# Source text
=-=-=
# Email on Kindle fire



## Rikikiru (Sep 22, 2012)

Sorry, I am quite new to the kindle scene.

But I am getting increasingly frustrated with my first edition IPA.

Can anyone suggest some of the reasons as to why I should switch to using a Kindle Fire.

Also, can one do regular web browsing on the device?

And what about gmail? Value for money? Ergonomics?

I am mostly interested in finding out from actual KF users how the device stacks up against other options.


----------



## Betsy the Quilter (Oct 27, 2008)

Rikikiru!

Welcome to KindleBoards!

As this IS a Kindle forum, I think you'll find that our members, for the most part, think the Fire is a great device.    But many of our members do have multiple tablets.  (I have a first gen iPad, which I think is waht you're talking about?)  I love my iPad, but I loved my original Fire, too.

Yes, one can browse the web.  I like the browser, some find the Silk browser a bit slow.

I accessed my gmail using my Fire, and I believe the new Fires have been optimized to work with Google calendar and mail.

I liked the 7" size for portability, but have ordered an 8.9" version and am interested to see how it compares with the iPad.

Betsy


----------



## Rikikiru (Sep 22, 2012)

Betsy the Quilter said:


> Rikikiru!
> 
> Welcome to KindleBoards!
> 
> ...


Hey Betsy,

Thanks for the nice welcome and thanks for the quick reply....

Riki


----------



## jheydt (Dec 16, 2008)

I have both an ipad 2nd gen. and a new kindle fire.  I have found that it is infinatley easier to get my mail at comcast.net with my ipad.  I have problems with the mail program on the fire as I put in the correct ports for incoming and outgoing and the fire keeps changing what I have entered.  Can't quite figure that one out but I am unable to get mail from my wifes outlook express program on her pc.  I did manage by some unknown reason to get 1 email from her pc a few days ago but since then nothing.  It seems that the fire has a mind of its own.
=-=-=
# Saved entries
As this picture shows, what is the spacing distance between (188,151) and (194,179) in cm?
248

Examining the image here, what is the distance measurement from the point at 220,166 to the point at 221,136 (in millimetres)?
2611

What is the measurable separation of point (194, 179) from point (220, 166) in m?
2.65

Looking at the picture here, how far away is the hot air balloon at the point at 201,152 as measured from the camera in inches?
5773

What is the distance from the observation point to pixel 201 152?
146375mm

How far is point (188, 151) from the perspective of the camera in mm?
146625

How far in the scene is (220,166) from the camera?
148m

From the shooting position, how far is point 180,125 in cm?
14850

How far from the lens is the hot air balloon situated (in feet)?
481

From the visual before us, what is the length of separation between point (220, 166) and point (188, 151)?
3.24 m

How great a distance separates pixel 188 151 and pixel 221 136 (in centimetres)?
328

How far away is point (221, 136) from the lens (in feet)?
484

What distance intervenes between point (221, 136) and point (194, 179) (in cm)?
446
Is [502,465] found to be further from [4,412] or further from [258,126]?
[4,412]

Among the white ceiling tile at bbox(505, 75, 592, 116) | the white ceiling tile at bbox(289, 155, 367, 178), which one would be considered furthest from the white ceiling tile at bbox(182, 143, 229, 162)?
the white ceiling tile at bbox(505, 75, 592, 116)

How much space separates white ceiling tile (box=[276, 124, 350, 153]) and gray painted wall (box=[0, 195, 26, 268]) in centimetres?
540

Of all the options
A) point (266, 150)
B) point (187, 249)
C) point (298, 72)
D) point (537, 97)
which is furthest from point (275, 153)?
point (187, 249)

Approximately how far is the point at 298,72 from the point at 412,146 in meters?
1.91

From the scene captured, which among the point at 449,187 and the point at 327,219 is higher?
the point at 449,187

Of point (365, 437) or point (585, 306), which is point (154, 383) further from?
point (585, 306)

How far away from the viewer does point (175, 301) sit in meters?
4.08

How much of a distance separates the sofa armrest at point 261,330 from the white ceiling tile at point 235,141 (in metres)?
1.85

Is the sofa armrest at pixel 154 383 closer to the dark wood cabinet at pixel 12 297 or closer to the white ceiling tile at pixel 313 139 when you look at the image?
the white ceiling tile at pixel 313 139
=-=-=
# Exercise requirements
**1)** In the Kindle Fire thread, which browser does Betsy the Quilter say some people find a bit slow?
**2)** Continue the Kindle Fire thread from the point where it stops.
The listing is separate material and is unrelated to the Kindle Fire thread.

# Answers
**1)** The Silk browser.

**2)**
John


----------



## Toby (Nov 25, 2008)

I have the origional Fire, and I use the App Skitmail. I have both AOL & Comcast. i find that my AOL mail loads more emails than my comcast. I click on check my mail on the bottom of the page where both are listed & I will get maybe 5 more emails loaded each time. I had been wondering if it's just me. I have no problems on my iPad2, just too much email.


----------



## khrunner (Mar 16, 2009)

I have Comcast, Yahoo and Gmail on my Fire HD, and I had all 3 of them working on the original Fire too. No real problems with any of them, although Comcast can get a little funky sometimes. It sometimes is on my Android phone too. Don't know why. I use the Enhanced Email prorgram since they offered it free at Amazon, but the email that came with the units works fine.


----------



## Ann in Arlington (Oct 27, 2008)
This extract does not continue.